■ Task list
1) In the article on Australia's temperature records, repeat the passage from "Bureau data shows" up to and including "the bureau’s methods.".
2) How would you condense the paragraph of the article on Australia's temperature records that begins "The bureau had fiercely defended" into one shorter sentence that keeps its main facts?

The Bureau of Meteorology has rewritten Australia’s temperature records for the second time in six years, greatly increasing the rate of warming since 1910 in its controversial homogenized data set.
Rather than the nation’s temperature [showing it has] increased by 1C over the past century, the bureau’s updated homogenized data set, known as ACORN-SAT, now shows mean temperatures have risen by 1.23C.
Bureau data shows the rate of mean warming since 1960 has risen to 0.2C a decade, putting the more ambitious IPCC target of limiting future warming to 1.5C close to being broken.
Homogenization of temperature records is considered necessary to account for changes in instrumentation, changes in site locations and changes in the time at which temperatures were taken.
But the bureau’s treatment of historical data has been controversial. In recent years there have been claims that the organization was treating temperature records in such a way that left it exposed to accusations that ideological pursuits had trumped good scientific practice.
Former prime minister Tony Abbott unsuccessfully pushed for a forensic investigation into the bureau’s methods.
A number of reviews of the bureau’s network equipment and its temperature data handling have been carried out. A technical panel found the homogenization methods used were largely sound.
But a key recommendation, to include confidence levels or error margins in the data, remains unfulfilled. A BoM spokesman said work was underway on a number of scientific papers looking at uncertainty and confidence intervals for temperature data observations, adjustments, and national averages.
“This work will be made available to the public following a thorough peer review,” the spokesman said.
The bureau had fiercely defended the accuracy of its original ACORN-SAT data. But the more recent analysis, including the removal of rounding errors, has effectively increased the rate of warming by 23 percent, compared with the earlier homogenized ACORN version-one data.
Detailed technical information on the ACORN-SAT update was published late last year, but there has been no public announcement of the revised data, which is now considered the official national average temperature record.
A bureau review of the homogenized data said the new version had “increased robustness and greater spatial coherence”.
The updating of the ACORN-SAT data coincided with the release last October of a new version of US weather agency NOAA’s global land temperature data set.
A bureau spokesman said ACORN-SAT version two was the bureau’s “improved official homogeneous temperature data set”.
The new data set benefited from “the numerous scientific and technological advances which have occurred over the past six years, as well as the insights and recommendations from an independent ACORN-SAT technical advisory forum”.
“It also contains new data which was not previously available when the bureau developed the first data set,” he said.
The bureau said the updates had been independently peer-reviewed, and the findings were that the methodology was “rigorous and reliable”.

■ Information supplied

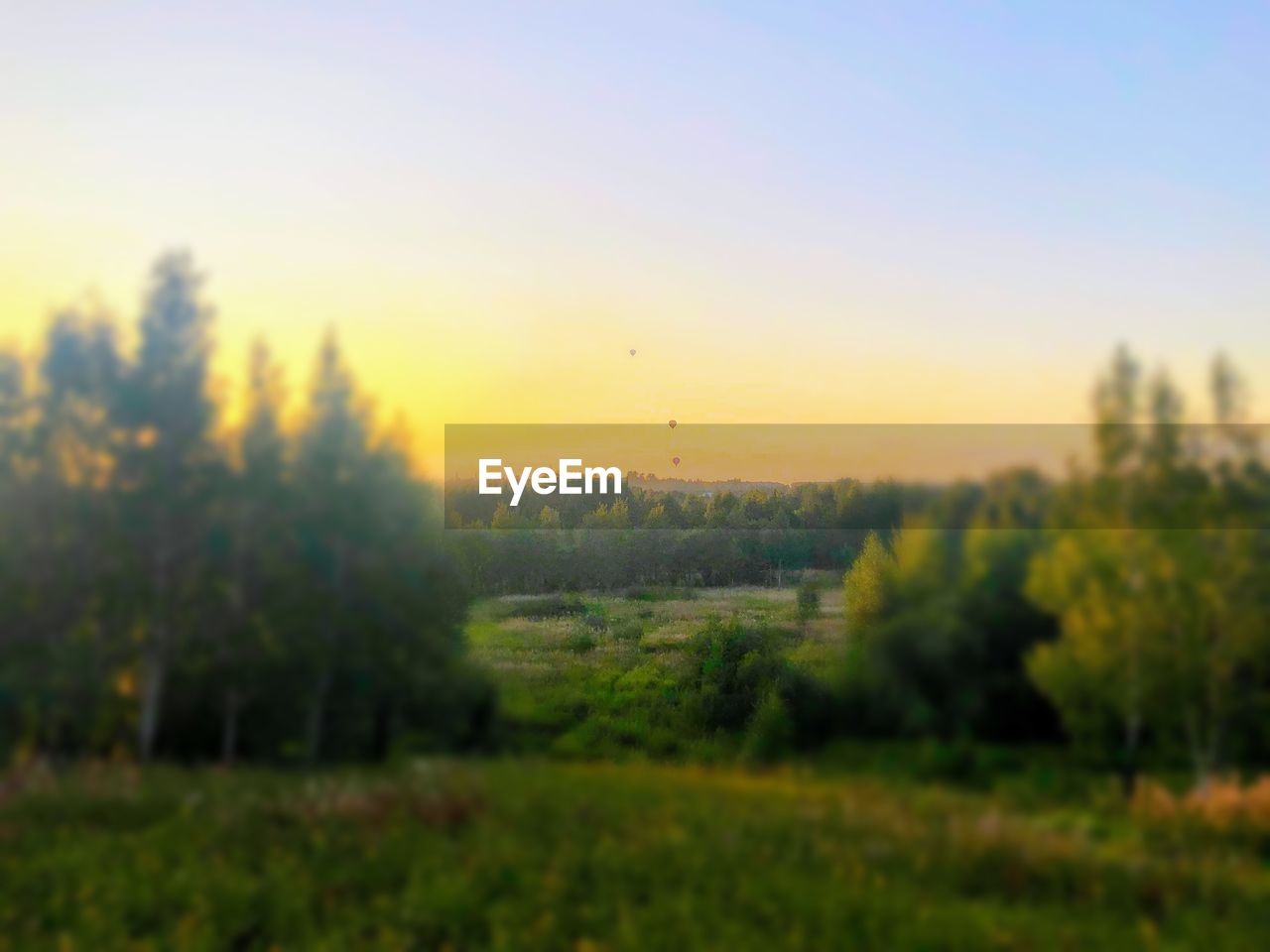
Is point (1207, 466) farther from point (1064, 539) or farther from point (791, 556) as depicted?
point (791, 556)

■ In response
1)
Bureau data shows the rate of mean warming since 1960 has risen to 0.2C a decade, putting the more ambitious IPCC target of limiting future warming to 1.5C close to being broken.
Homogenization of temperature records is considered necessary to account for changes in instrumentation, changes in site locations and changes in the time at which temperatures were taken.
But the bureau’s treatment of historical data has been controversial. In recent years there have been claims that the organization was treating temperature records in such a way that left it exposed to accusations that ideological pursuits had trumped good scientific practice.
Former prime minister Tony Abbott unsuccessfully pushed for a forensic investigation into the bureau’s methods.

2) Although the bureau had strongly defended its original ACORN-SAT data, a newer analysis, which included removing rounding errors, has raised the rate of warming by 23 percent compared with the earlier version-one data.